■ Task objective ■
In the records below, find the line containing "margin-right: 1em;" and the line containing "2019-2025 - Site"; please repeat exactly the lines from one to the other, both included, and nothing more.

'''

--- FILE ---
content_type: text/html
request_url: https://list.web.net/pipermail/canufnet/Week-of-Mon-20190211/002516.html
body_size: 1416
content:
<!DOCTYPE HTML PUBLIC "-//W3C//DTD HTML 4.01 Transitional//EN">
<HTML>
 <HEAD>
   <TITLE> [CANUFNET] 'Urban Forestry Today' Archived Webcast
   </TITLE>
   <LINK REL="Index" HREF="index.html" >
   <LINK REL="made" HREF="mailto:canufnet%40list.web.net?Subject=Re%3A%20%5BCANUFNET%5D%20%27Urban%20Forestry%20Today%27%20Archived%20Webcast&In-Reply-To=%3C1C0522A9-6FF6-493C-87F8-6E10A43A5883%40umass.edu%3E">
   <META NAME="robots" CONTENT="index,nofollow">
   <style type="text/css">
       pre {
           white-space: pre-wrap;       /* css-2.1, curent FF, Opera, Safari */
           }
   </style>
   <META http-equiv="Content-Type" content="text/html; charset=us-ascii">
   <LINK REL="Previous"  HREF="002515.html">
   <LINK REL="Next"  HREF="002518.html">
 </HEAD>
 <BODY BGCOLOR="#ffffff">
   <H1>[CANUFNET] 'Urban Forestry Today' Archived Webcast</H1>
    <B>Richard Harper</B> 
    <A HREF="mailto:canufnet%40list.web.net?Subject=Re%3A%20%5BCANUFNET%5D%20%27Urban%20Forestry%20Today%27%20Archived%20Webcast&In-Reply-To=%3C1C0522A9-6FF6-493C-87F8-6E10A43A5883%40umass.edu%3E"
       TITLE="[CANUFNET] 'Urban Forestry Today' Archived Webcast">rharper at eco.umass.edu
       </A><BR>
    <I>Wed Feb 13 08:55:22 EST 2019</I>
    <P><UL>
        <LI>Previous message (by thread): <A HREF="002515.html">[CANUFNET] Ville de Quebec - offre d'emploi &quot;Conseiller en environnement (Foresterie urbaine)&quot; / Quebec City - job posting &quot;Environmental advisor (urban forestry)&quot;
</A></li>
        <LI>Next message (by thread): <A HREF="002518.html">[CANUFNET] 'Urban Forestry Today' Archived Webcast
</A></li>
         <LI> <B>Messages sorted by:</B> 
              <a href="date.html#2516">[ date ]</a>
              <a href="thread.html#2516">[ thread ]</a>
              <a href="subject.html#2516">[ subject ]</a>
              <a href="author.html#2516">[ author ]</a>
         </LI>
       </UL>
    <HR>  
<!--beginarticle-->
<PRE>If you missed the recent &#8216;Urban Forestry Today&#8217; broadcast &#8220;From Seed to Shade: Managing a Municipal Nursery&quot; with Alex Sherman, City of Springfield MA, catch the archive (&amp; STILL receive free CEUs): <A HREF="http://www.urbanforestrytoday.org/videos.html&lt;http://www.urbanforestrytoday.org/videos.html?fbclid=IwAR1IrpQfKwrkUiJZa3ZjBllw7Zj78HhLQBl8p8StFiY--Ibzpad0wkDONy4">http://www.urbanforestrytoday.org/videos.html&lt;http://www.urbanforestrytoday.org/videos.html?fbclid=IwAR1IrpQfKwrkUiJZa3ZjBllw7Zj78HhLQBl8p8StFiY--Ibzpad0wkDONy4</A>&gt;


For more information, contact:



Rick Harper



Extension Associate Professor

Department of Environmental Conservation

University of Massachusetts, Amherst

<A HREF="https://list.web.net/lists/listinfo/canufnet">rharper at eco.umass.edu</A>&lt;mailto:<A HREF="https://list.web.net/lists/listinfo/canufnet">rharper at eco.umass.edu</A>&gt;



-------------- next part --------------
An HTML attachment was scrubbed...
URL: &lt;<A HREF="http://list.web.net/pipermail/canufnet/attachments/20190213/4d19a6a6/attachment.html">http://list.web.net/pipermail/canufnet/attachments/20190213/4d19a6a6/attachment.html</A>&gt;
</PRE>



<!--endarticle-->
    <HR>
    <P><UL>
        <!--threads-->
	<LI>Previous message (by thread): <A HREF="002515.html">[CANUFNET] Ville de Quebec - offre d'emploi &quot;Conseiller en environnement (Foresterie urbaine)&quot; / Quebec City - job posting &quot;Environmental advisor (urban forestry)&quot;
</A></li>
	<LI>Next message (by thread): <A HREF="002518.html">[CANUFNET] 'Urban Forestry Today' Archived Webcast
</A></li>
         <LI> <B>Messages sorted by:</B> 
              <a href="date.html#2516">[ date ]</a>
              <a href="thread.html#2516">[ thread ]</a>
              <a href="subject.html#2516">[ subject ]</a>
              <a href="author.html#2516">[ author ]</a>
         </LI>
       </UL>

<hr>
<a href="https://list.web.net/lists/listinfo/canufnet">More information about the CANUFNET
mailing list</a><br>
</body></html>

'''
'''

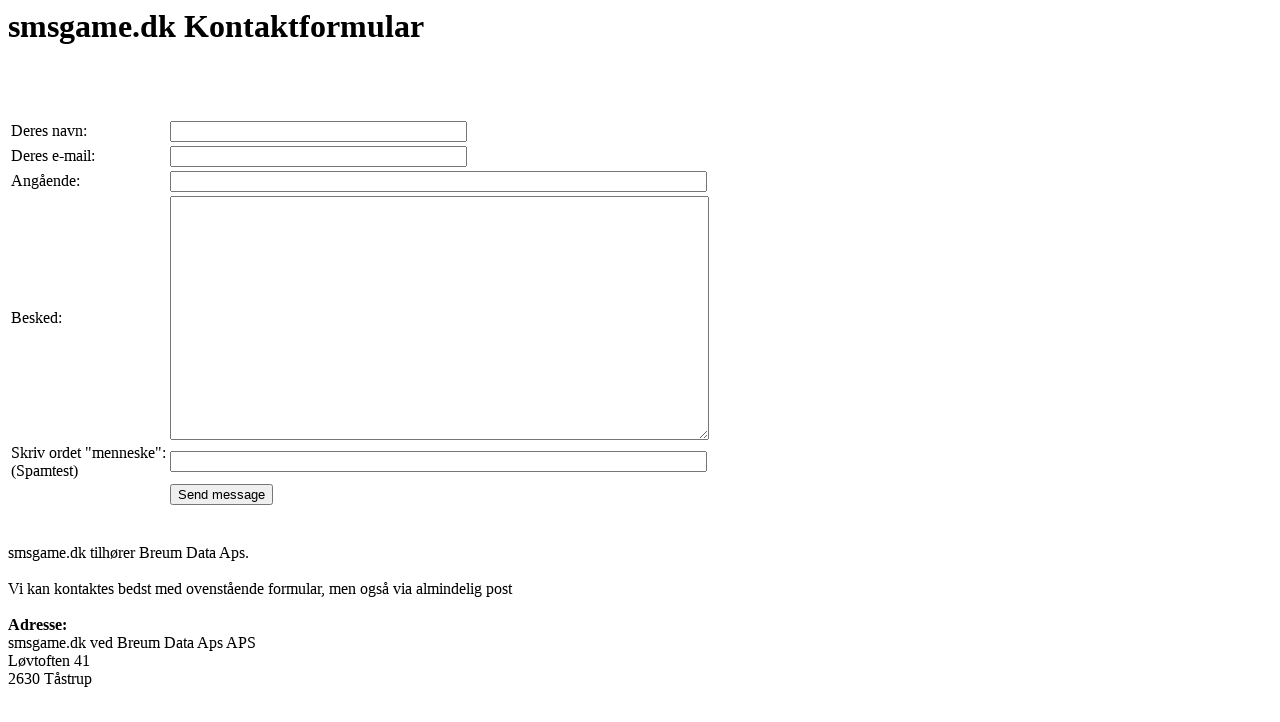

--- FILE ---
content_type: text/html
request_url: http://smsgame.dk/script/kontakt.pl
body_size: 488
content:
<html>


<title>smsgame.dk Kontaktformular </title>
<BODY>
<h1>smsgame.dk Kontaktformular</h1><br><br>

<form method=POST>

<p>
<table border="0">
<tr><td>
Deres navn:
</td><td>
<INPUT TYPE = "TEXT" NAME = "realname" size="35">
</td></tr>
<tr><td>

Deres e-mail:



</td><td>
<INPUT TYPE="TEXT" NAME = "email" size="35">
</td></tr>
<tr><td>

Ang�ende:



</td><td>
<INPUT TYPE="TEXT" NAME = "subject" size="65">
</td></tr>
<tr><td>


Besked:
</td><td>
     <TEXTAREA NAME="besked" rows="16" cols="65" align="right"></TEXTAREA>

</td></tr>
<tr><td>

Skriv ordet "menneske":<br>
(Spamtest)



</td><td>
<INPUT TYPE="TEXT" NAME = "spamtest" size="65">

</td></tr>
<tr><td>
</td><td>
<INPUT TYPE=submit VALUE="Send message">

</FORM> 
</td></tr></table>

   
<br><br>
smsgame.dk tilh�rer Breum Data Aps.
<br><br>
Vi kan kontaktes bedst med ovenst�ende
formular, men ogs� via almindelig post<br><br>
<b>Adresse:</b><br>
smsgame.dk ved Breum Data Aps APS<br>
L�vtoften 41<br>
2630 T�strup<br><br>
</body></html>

'''
'''

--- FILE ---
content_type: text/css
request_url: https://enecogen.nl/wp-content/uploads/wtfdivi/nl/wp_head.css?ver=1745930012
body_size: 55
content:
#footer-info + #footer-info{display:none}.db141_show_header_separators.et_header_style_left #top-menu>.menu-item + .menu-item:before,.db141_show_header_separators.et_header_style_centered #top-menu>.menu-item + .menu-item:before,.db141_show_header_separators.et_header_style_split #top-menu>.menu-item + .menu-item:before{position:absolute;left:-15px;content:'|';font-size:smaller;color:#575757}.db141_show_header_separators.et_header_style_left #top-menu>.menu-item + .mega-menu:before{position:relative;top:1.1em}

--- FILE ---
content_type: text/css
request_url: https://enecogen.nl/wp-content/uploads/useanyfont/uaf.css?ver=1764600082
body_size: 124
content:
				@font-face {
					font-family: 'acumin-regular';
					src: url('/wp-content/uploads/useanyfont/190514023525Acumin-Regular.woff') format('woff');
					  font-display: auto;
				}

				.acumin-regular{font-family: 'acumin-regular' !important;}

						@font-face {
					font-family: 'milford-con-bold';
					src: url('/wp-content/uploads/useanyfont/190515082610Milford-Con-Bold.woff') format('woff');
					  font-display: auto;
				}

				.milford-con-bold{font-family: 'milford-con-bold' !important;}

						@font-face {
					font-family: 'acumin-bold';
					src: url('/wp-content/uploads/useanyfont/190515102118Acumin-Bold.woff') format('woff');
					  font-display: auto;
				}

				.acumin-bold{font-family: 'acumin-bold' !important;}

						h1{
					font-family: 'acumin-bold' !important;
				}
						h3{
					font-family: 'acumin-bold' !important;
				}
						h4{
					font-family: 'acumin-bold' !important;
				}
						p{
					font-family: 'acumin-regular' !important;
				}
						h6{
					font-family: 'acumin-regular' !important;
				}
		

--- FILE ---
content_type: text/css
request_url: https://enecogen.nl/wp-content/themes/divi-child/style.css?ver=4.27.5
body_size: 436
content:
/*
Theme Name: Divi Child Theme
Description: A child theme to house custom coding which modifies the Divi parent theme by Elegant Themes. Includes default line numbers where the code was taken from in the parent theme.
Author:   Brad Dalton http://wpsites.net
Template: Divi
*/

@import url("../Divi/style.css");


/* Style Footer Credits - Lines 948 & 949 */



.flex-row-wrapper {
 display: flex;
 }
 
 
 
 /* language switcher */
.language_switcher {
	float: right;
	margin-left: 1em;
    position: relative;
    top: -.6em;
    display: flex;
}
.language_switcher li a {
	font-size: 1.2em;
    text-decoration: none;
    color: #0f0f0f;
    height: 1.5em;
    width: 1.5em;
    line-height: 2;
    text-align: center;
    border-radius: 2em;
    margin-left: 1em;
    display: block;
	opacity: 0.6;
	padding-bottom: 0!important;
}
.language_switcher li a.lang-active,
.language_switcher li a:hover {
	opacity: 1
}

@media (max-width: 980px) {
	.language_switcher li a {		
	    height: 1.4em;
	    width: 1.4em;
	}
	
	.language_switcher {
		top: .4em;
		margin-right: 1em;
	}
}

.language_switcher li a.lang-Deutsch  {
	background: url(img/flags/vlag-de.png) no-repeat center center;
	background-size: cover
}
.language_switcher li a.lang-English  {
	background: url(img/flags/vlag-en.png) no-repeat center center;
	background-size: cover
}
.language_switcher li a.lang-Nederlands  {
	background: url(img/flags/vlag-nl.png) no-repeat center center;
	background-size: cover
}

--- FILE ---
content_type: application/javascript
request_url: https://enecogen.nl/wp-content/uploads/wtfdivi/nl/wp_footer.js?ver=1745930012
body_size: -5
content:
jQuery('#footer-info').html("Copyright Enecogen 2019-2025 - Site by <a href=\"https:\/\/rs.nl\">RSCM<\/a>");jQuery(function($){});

'''

■ Answer to this problem ■
		margin-right: 1em;
	}
}

.language_switcher li a.lang-Deutsch  {
	background: url(img/flags/vlag-de.png) no-repeat center center;
	background-size: cover
}
.language_switcher li a.lang-English  {
	background: url(img/flags/vlag-en.png) no-repeat center center;
	background-size: cover
}
.language_switcher li a.lang-Nederlands  {
	background: url(img/flags/vlag-nl.png) no-repeat center center;
	background-size: cover
}

--- FILE ---
content_type: application/javascript
request_url: https://enecogen.nl/wp-content/uploads/wtfdivi/nl/wp_footer.js?ver=1745930012
body_size: -5
content:
jQuery('#footer-info').html("Copyright Enecogen 2019-2025 - Site by <a href=\"https:\/\/rs.nl\">RSCM<\/a>");jQuery(function($){});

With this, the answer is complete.